(WORK INSTRUCTION)
From the text on a Canadian Securities Commission, copy word for word the passage that begins at "A Long-term Federal" and stops after "opt in or out.".

(GIVEN TEXT)

══════════════════════════════

Executive Summaries Jan 22, 2019
The Canadian Securities Commission?
Since November 9, 2018, a Canadian Securities Commission is a bigger possibility than ever, for that is when the Supreme Court of Canada handed down a unanimous ruling to the effect that the federal government does indeed have authority to establish a pan-Canadian securities regulator.
This Supreme Court decision puts an end to nearly 10 years of proceedings and various initiatives attempted by the Harper government in the wake of the 2008 financial crisis.
A Long-term Federal Project
In its initial form, the project was in fact found unconstitutional by the Supreme Court in December 2011, the Court characterising the federal project as a “comprehensive foray” into the realm of securities regulation, which is under provincial authority.
So, what has transpired since December 2011 and what is it that explains that the Supreme Court would now authorise the federal government to move forward with its project? In one word: cooperation.
Indeed, unlike the federal government’s first attempt submitted to the Supreme Court in June 2010, wherein the Harper government proposed unilaterally moving to create a pan-Canadian securities regulator, the current scheme is completely cooperative, which means that each province or territory can choose to opt in or out.
Moreover, in its December 2011 decision, the Court had suggested that avenue by mentioning a “cooperative approach that permits a scheme recognizing the essentially provincial nature of securities regulation while allowing Parliament to deal with genuinely national concerns.”

══════════════════════════════

(LISTED ENTRIES)
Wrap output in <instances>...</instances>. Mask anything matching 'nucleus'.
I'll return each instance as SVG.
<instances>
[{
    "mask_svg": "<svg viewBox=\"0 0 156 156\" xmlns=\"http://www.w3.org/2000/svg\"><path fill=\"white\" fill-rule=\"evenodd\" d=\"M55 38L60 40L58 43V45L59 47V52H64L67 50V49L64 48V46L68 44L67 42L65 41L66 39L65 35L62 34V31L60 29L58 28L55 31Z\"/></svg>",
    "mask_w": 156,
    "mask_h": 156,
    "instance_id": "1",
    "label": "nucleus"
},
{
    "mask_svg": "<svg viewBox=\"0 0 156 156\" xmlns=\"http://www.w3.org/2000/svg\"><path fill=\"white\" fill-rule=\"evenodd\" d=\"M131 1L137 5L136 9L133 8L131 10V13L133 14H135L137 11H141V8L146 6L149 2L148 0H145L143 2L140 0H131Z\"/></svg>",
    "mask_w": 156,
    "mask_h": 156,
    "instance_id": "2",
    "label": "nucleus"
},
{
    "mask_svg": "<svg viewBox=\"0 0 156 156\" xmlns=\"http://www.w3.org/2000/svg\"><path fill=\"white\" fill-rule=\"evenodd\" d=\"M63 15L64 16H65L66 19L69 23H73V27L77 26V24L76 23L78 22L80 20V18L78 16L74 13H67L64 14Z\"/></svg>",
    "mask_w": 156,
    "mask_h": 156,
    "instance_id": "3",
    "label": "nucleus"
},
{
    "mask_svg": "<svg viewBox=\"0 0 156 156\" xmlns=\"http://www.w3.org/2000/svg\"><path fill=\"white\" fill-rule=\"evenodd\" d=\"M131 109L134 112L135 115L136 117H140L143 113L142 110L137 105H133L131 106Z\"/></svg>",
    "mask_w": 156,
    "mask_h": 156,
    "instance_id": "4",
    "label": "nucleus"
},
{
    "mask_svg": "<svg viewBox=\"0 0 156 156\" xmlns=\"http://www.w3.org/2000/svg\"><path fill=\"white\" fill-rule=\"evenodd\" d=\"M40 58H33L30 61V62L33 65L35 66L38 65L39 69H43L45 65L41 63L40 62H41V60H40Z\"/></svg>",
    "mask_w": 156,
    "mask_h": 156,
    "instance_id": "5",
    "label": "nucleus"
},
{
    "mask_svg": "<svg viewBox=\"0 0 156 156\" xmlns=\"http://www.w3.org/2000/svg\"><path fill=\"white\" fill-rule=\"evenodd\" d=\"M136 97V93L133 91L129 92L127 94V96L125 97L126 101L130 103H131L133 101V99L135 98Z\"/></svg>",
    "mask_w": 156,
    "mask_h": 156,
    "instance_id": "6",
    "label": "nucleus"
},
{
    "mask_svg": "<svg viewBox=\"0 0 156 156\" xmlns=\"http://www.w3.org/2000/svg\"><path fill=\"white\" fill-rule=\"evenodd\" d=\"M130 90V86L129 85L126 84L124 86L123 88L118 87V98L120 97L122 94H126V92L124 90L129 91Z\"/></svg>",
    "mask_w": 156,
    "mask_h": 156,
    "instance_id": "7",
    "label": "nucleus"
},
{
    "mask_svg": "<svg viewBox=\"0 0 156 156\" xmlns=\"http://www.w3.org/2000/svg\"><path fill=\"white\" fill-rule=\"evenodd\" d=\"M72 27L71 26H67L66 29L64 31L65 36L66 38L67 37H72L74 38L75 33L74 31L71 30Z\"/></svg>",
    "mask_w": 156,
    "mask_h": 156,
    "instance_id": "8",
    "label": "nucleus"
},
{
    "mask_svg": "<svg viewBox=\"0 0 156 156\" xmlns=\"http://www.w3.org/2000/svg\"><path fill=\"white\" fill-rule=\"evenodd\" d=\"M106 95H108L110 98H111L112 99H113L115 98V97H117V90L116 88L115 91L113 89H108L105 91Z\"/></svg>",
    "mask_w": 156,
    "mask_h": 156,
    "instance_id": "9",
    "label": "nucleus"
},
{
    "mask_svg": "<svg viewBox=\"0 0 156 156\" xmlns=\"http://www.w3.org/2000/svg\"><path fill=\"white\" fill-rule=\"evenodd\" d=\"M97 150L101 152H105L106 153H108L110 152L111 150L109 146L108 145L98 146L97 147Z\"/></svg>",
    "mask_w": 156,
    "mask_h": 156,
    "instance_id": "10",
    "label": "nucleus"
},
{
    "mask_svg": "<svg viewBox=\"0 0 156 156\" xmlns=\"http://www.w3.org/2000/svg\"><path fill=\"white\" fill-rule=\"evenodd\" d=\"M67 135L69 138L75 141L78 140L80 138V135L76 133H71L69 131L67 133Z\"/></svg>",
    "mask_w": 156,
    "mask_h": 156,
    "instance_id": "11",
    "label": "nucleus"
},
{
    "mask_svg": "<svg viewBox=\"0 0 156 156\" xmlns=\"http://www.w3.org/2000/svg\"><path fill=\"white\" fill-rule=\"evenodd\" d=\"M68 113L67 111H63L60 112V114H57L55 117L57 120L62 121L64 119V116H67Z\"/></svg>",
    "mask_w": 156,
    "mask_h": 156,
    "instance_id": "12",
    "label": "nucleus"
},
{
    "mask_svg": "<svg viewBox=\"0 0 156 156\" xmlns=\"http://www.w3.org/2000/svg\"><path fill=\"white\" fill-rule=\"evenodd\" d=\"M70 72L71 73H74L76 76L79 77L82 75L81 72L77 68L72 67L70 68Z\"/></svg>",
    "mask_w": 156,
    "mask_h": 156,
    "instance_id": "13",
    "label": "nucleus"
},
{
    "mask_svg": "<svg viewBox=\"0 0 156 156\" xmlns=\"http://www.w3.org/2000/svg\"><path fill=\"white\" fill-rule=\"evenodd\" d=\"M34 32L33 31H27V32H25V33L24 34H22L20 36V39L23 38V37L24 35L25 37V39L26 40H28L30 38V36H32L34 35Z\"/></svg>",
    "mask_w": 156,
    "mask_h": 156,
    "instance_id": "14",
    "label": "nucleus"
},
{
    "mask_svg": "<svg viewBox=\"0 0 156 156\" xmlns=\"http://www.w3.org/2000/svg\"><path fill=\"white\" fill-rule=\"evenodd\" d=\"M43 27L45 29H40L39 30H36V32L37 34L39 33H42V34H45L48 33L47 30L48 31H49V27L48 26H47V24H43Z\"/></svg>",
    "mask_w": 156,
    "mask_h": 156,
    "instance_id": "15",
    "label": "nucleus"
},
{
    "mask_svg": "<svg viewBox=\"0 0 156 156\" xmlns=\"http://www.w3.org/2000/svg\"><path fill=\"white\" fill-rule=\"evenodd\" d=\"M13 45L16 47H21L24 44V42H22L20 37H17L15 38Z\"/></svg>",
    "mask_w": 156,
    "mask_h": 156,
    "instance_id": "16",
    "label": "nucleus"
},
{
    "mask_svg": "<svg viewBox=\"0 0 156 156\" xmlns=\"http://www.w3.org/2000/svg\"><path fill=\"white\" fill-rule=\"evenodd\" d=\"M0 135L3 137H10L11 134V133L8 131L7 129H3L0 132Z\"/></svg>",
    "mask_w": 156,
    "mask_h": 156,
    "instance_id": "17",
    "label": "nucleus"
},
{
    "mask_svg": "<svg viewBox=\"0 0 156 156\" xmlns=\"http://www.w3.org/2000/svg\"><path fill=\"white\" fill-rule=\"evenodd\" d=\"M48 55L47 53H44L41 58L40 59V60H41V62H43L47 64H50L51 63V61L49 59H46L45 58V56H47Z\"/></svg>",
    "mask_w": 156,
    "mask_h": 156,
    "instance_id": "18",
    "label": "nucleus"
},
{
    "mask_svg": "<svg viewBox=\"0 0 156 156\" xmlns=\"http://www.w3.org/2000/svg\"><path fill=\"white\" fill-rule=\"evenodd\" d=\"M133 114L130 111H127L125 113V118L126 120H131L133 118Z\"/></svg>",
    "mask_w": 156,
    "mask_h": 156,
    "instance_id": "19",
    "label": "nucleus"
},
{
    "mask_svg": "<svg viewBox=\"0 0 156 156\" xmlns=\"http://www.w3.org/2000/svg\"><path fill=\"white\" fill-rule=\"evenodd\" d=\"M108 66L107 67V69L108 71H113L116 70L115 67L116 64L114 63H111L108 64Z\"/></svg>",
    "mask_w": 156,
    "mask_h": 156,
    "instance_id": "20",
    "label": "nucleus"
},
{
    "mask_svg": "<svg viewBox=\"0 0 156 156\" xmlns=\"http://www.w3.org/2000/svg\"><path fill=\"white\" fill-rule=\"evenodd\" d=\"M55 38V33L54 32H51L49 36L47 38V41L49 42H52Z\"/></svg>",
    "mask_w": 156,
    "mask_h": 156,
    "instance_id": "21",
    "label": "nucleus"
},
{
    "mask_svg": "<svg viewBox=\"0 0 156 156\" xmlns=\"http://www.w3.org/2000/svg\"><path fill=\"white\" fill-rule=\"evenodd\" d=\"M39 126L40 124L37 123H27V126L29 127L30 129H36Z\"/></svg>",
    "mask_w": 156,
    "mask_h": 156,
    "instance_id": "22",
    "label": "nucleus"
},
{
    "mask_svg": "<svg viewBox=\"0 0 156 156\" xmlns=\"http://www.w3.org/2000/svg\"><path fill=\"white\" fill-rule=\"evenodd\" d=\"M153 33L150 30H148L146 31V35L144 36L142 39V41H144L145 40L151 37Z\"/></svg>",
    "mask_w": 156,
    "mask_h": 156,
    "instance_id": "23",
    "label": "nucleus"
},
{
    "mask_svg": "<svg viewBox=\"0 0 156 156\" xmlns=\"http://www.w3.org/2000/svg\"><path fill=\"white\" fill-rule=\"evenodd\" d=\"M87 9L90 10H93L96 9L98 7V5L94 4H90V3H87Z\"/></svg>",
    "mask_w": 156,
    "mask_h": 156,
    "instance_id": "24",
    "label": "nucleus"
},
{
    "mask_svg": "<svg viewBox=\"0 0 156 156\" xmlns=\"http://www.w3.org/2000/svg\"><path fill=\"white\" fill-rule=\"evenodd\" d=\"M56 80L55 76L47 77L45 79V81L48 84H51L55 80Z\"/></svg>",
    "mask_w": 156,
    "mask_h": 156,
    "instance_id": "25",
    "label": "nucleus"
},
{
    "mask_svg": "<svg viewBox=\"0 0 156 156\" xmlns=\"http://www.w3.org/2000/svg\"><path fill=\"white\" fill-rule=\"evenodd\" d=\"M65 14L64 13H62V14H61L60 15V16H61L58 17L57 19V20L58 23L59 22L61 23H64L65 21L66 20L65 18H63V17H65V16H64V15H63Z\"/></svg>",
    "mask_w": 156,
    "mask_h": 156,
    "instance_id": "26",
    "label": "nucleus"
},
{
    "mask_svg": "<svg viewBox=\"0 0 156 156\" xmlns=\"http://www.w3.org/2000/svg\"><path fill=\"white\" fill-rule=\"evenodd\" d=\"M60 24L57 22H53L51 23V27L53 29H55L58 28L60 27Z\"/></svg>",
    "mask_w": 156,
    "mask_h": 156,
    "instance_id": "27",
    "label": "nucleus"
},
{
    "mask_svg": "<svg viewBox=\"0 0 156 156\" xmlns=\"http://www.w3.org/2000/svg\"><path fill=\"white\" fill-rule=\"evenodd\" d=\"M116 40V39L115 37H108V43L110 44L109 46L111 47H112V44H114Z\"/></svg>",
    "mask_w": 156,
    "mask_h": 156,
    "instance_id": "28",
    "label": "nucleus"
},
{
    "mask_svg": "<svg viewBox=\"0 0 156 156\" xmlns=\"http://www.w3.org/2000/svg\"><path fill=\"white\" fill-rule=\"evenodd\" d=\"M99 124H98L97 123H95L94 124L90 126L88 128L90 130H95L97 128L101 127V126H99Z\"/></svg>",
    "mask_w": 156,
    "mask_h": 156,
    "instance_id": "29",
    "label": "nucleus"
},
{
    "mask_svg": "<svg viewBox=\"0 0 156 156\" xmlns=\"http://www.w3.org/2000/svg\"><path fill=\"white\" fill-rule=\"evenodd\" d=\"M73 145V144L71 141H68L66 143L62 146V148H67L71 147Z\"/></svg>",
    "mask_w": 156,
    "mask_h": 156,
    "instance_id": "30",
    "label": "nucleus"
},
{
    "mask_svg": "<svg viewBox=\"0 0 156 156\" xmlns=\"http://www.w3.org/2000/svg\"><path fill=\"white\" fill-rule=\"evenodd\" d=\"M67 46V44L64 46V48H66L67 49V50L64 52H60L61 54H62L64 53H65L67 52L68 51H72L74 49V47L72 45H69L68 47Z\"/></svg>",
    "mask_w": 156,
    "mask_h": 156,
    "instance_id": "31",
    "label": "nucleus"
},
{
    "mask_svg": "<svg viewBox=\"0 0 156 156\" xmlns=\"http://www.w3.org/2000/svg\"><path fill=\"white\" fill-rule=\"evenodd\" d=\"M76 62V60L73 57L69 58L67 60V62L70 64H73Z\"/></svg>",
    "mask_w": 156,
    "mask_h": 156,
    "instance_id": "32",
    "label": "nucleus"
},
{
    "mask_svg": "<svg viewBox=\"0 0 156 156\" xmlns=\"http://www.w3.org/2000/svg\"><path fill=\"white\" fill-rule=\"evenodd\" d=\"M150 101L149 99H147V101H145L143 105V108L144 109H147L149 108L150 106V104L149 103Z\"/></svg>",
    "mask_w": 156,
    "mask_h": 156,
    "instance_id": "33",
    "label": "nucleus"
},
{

══════════════════════════════

(TASK OUTPUT)
A Long-term Federal Project
In its initial form, the project was in fact found unconstitutional by the Supreme Court in December 2011, the Court characterising the federal project as a “comprehensive foray” into the realm of securities regulation, which is under provincial authority.
So, what has transpired since December 2011 and what is it that explains that the Supreme Court would now authorise the federal government to move forward with its project? In one word: cooperation.
Indeed, unlike the federal government’s first attempt submitted to the Supreme Court in June 2010, wherein the Harper government proposed unilaterally moving to create a pan-Canadian securities regulator, the current scheme is completely cooperative, which means that each province or territory can choose to opt in or out.